Plans to transform the Triangle shopping centre into a ‘Covent Garden of the north’ are moving forward after Manchester Cathedral and Chetham’s School of Music gave the proposals the thumbs up.
The centre's owners, Aviva Investors, have submitted plans to Manchester City Council for the first phase of the transformation of the shopping centre, creating an exciting dining and shopping experience in Exchange Square.
The proposals focus on restoring the building's Edwardian architecture by removing all the old signage, metal structures, out-dated lighting and repairing the damage to the stone facades.
Crucially, the company also plans to return the centre to its original historic name of The Manchester Corn Exchange.
The City Council asked businesses for their views on the proposals, and a report going to the City Council's executive meeting on March 14 will highlight the responses received.
Manchester Cathedral and Chethams School of Music both welcomed the proposals, and further discussions are now planned with both organisations as more detailed plans are brought forward.
Councillor Pat Karney, Manchester City Council's city centre spokesperson, said: "It's great to see the plans for this important city centre site move forward.
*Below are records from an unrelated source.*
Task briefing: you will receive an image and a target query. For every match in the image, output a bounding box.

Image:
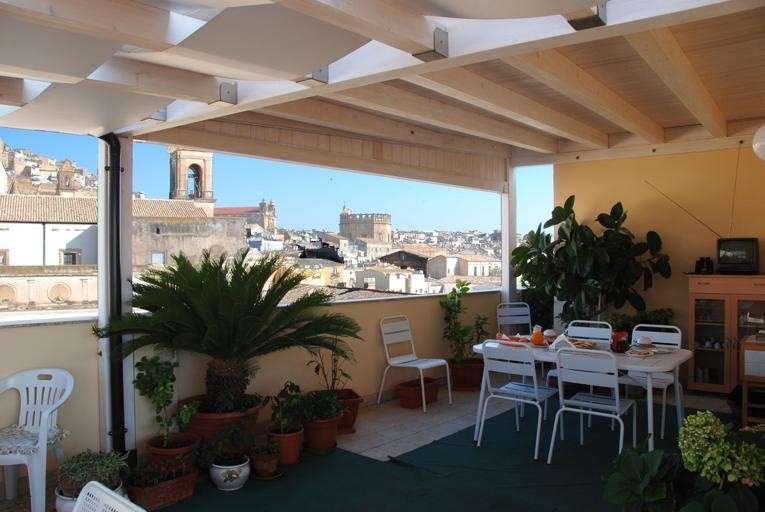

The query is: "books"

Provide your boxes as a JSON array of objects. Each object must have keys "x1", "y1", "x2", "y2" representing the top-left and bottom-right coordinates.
[{"x1": 756, "y1": 330, "x2": 765, "y2": 341}]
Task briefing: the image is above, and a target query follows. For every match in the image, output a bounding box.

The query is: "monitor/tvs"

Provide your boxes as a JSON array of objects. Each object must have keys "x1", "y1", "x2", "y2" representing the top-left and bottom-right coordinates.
[{"x1": 716, "y1": 238, "x2": 759, "y2": 275}]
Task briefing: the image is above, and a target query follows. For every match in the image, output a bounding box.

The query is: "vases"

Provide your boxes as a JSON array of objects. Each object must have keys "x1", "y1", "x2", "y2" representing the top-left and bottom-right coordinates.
[{"x1": 397, "y1": 376, "x2": 443, "y2": 409}]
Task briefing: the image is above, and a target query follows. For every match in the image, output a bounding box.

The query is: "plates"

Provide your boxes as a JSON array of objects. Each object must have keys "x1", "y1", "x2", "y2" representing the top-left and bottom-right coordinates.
[{"x1": 498, "y1": 324, "x2": 679, "y2": 361}]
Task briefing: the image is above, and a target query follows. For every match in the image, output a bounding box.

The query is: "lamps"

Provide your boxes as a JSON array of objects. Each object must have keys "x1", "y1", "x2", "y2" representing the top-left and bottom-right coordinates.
[{"x1": 752, "y1": 124, "x2": 765, "y2": 161}]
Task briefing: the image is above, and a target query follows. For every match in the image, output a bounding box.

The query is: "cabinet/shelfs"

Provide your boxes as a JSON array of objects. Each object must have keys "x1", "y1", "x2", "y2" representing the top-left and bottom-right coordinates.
[
  {"x1": 682, "y1": 273, "x2": 765, "y2": 396},
  {"x1": 735, "y1": 333, "x2": 765, "y2": 435}
]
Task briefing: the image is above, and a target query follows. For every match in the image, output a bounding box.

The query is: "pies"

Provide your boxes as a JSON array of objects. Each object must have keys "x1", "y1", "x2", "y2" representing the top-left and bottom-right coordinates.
[{"x1": 572, "y1": 341, "x2": 592, "y2": 348}]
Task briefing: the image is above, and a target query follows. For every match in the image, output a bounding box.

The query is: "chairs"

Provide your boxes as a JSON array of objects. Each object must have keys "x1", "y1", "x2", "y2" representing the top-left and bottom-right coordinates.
[
  {"x1": 474, "y1": 341, "x2": 567, "y2": 461},
  {"x1": 545, "y1": 347, "x2": 641, "y2": 466},
  {"x1": 493, "y1": 301, "x2": 557, "y2": 417},
  {"x1": 375, "y1": 313, "x2": 453, "y2": 413},
  {"x1": 0, "y1": 368, "x2": 76, "y2": 512},
  {"x1": 543, "y1": 318, "x2": 615, "y2": 429},
  {"x1": 612, "y1": 323, "x2": 684, "y2": 439}
]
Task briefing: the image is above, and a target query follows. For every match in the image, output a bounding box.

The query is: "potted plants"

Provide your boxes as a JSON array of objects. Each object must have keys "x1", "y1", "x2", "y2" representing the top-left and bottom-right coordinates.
[
  {"x1": 53, "y1": 450, "x2": 133, "y2": 512},
  {"x1": 88, "y1": 246, "x2": 365, "y2": 469},
  {"x1": 302, "y1": 389, "x2": 345, "y2": 455},
  {"x1": 191, "y1": 426, "x2": 257, "y2": 493},
  {"x1": 437, "y1": 279, "x2": 491, "y2": 392},
  {"x1": 131, "y1": 355, "x2": 203, "y2": 475},
  {"x1": 121, "y1": 462, "x2": 198, "y2": 511},
  {"x1": 307, "y1": 307, "x2": 364, "y2": 435},
  {"x1": 265, "y1": 381, "x2": 311, "y2": 465},
  {"x1": 245, "y1": 435, "x2": 284, "y2": 480}
]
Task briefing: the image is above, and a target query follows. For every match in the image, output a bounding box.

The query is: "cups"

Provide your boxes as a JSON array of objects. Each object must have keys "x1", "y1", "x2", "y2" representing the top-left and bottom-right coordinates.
[{"x1": 696, "y1": 340, "x2": 723, "y2": 349}]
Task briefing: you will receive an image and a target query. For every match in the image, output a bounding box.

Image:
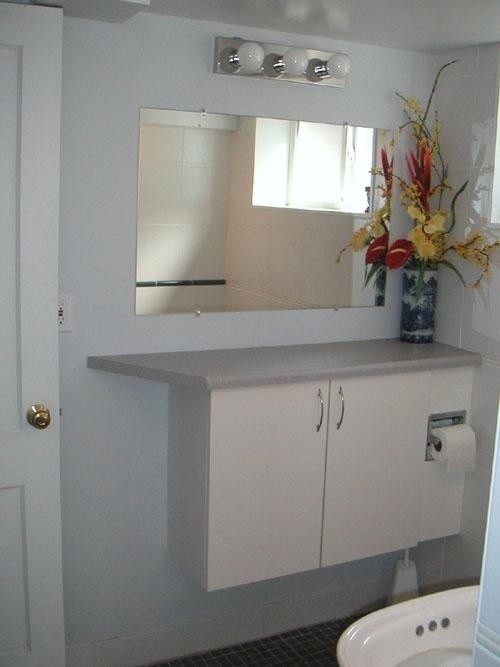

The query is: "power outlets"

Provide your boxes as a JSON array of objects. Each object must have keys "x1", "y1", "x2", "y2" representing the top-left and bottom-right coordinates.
[{"x1": 59, "y1": 294, "x2": 75, "y2": 331}]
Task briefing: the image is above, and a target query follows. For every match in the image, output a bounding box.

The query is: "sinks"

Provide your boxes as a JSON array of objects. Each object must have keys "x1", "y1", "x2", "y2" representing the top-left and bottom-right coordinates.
[{"x1": 337, "y1": 583, "x2": 481, "y2": 667}]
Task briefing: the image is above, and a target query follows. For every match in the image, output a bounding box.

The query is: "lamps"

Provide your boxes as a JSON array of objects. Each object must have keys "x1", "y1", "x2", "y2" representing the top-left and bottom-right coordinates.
[{"x1": 213, "y1": 35, "x2": 354, "y2": 89}]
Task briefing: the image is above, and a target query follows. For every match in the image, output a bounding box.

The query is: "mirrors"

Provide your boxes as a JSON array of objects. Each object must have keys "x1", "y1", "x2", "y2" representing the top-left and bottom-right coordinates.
[{"x1": 134, "y1": 107, "x2": 396, "y2": 315}]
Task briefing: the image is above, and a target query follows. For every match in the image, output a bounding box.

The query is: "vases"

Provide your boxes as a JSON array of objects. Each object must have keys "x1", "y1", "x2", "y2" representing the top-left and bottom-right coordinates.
[
  {"x1": 374, "y1": 258, "x2": 387, "y2": 305},
  {"x1": 399, "y1": 261, "x2": 439, "y2": 343}
]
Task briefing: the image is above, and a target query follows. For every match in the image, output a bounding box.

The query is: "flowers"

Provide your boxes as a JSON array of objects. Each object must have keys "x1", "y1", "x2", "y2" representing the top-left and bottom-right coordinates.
[
  {"x1": 368, "y1": 56, "x2": 500, "y2": 306},
  {"x1": 335, "y1": 129, "x2": 396, "y2": 288}
]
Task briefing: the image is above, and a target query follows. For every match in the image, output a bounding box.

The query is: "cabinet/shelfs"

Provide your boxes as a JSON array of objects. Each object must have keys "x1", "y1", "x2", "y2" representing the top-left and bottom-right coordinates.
[{"x1": 167, "y1": 365, "x2": 476, "y2": 593}]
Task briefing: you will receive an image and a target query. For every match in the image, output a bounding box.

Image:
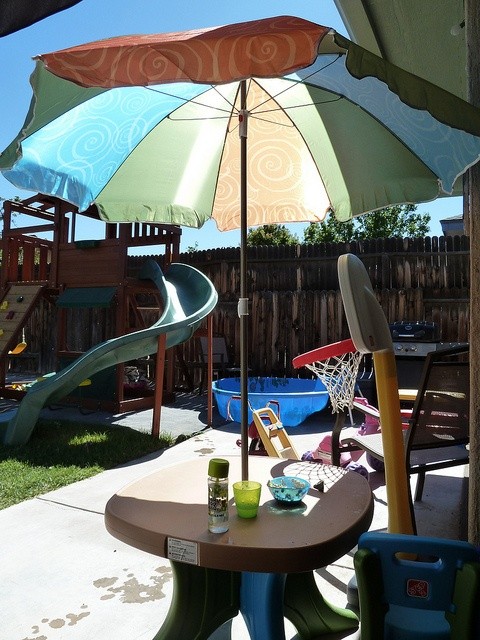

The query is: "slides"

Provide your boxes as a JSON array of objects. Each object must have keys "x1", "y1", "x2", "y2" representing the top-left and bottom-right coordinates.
[{"x1": 4, "y1": 258, "x2": 219, "y2": 454}]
We share the owners' ambitions to restore this magnificent building to its former glory - and of course bring back into use its historic Corn Exchange name.
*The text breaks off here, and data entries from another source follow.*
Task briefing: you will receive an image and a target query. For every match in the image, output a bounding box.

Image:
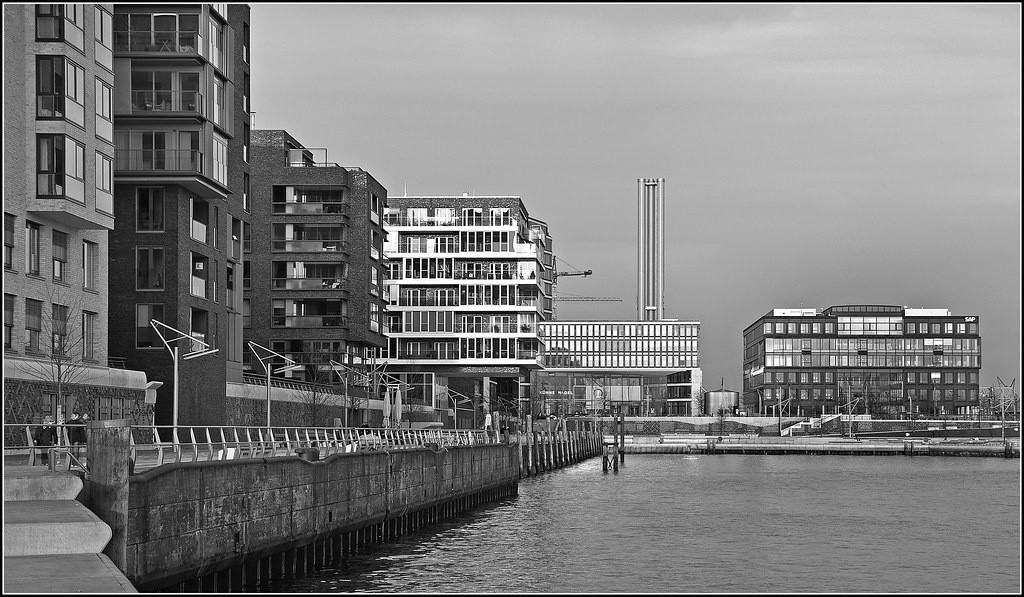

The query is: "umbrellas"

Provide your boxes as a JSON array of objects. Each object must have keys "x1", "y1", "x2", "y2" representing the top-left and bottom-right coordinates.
[{"x1": 382, "y1": 389, "x2": 402, "y2": 439}]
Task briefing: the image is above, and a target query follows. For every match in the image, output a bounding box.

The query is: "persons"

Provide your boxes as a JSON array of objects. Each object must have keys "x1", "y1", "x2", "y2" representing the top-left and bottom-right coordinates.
[
  {"x1": 359, "y1": 421, "x2": 371, "y2": 436},
  {"x1": 34, "y1": 413, "x2": 92, "y2": 467}
]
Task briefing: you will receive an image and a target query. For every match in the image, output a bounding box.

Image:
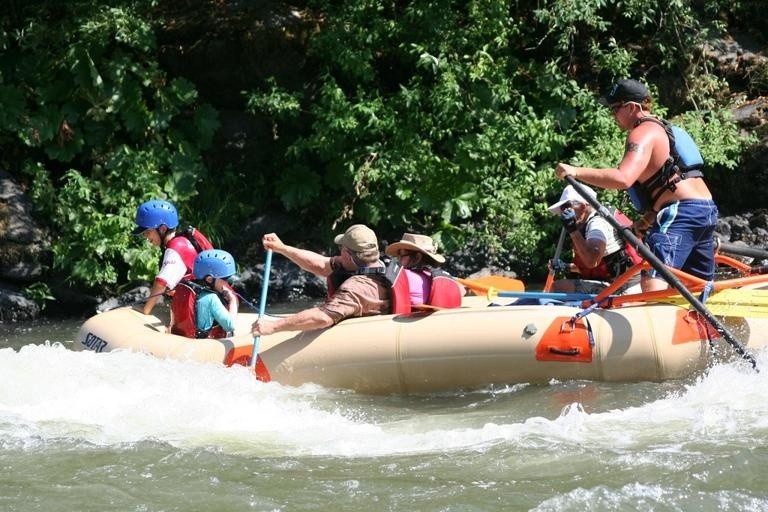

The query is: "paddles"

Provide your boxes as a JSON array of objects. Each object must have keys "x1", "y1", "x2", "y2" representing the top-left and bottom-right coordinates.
[
  {"x1": 497, "y1": 286, "x2": 767, "y2": 318},
  {"x1": 452, "y1": 272, "x2": 525, "y2": 297}
]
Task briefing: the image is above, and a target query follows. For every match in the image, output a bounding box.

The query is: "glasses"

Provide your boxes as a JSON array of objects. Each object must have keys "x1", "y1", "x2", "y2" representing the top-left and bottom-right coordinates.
[
  {"x1": 609, "y1": 104, "x2": 622, "y2": 116},
  {"x1": 397, "y1": 254, "x2": 409, "y2": 260},
  {"x1": 560, "y1": 201, "x2": 579, "y2": 211}
]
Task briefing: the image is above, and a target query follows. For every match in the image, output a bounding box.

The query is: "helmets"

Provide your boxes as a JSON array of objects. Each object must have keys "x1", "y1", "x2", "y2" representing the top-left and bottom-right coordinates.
[
  {"x1": 136, "y1": 200, "x2": 179, "y2": 230},
  {"x1": 192, "y1": 249, "x2": 236, "y2": 280}
]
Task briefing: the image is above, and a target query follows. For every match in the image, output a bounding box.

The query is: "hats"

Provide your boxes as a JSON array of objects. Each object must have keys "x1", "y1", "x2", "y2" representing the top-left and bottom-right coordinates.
[
  {"x1": 597, "y1": 79, "x2": 649, "y2": 106},
  {"x1": 385, "y1": 233, "x2": 446, "y2": 264},
  {"x1": 548, "y1": 183, "x2": 598, "y2": 214},
  {"x1": 334, "y1": 225, "x2": 379, "y2": 252},
  {"x1": 130, "y1": 227, "x2": 148, "y2": 236}
]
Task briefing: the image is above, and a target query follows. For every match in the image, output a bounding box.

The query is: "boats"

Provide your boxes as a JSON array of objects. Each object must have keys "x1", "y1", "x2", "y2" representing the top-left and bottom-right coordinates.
[{"x1": 72, "y1": 286, "x2": 767, "y2": 395}]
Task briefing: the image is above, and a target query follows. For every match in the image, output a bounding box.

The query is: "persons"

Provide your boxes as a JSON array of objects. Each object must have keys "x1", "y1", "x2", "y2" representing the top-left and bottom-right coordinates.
[
  {"x1": 545, "y1": 181, "x2": 644, "y2": 283},
  {"x1": 251, "y1": 222, "x2": 390, "y2": 338},
  {"x1": 383, "y1": 232, "x2": 446, "y2": 306},
  {"x1": 129, "y1": 199, "x2": 216, "y2": 332},
  {"x1": 550, "y1": 78, "x2": 728, "y2": 294},
  {"x1": 168, "y1": 247, "x2": 241, "y2": 338}
]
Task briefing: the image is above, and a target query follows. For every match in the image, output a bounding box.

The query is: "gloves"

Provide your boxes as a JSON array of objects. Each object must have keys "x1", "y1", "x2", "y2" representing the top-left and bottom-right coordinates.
[{"x1": 560, "y1": 208, "x2": 576, "y2": 233}]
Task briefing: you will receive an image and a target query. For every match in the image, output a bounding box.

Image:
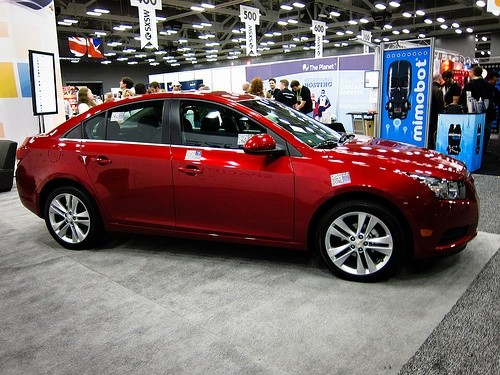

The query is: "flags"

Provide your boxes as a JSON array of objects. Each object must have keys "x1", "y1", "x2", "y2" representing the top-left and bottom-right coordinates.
[{"x1": 68, "y1": 36, "x2": 104, "y2": 59}]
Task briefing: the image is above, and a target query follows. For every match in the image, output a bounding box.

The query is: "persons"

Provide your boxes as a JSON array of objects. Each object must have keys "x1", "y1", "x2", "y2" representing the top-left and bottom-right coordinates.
[
  {"x1": 427, "y1": 62, "x2": 499, "y2": 159},
  {"x1": 63, "y1": 75, "x2": 315, "y2": 133},
  {"x1": 318, "y1": 90, "x2": 332, "y2": 119}
]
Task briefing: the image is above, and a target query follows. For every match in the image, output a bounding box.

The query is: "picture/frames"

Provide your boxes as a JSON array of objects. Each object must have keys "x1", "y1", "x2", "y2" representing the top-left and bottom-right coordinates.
[{"x1": 28, "y1": 49, "x2": 58, "y2": 116}]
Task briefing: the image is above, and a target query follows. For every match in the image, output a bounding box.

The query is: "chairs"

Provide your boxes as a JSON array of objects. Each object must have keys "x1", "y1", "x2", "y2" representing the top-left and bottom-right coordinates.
[
  {"x1": 184, "y1": 114, "x2": 238, "y2": 147},
  {"x1": 138, "y1": 116, "x2": 159, "y2": 142},
  {"x1": 97, "y1": 121, "x2": 131, "y2": 140}
]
"At the same time it will be transformed into a modern, exciting shopping experience that will become known as the Covent Garden of the north and will attract visitors from far and wide."
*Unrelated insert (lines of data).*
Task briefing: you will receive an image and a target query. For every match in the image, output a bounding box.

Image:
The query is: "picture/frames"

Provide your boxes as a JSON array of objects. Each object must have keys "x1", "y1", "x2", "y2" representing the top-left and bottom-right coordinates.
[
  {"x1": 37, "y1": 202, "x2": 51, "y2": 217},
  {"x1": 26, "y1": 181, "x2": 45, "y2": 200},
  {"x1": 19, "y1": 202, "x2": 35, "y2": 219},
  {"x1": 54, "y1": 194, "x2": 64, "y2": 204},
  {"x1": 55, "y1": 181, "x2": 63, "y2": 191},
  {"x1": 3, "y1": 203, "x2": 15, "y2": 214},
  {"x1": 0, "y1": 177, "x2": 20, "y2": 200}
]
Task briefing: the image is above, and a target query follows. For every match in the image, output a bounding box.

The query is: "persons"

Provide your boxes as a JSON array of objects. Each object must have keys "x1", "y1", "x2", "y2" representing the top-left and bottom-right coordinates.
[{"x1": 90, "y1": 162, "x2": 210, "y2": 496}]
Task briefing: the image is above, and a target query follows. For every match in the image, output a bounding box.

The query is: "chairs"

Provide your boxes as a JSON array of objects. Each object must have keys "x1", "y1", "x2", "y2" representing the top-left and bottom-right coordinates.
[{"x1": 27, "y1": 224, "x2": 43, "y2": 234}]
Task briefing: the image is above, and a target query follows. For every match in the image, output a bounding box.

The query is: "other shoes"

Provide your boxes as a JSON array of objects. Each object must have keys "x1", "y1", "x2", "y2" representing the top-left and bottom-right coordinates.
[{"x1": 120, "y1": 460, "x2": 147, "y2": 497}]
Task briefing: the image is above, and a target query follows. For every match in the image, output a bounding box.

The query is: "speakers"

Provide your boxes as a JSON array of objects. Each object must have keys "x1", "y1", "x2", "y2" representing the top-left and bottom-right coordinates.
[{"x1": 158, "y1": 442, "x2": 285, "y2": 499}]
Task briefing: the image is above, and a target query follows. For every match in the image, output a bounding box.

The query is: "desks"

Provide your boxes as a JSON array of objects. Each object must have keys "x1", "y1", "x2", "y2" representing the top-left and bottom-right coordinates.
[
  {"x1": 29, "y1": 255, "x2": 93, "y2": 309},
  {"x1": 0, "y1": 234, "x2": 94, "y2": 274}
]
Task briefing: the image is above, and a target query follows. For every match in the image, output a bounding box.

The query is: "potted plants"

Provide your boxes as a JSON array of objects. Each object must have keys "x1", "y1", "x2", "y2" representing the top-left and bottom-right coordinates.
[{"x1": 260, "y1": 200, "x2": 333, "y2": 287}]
Philip Nell, Aviva Investors' Head of UK Retail Funds - Real Estate, said: "We are delighted that the council is supportive of our plans for the Corn Exchange that will help bring new vitality to this area of Manchester, and will put this historic building at the heart of the vibrant northern sector of the city centre.
"Restoring the building's heritage, and introducing new signage and lighting are the just the first steps in making the building attractive to both retailers and restaurant operators, as well as the Manchester public and visitors."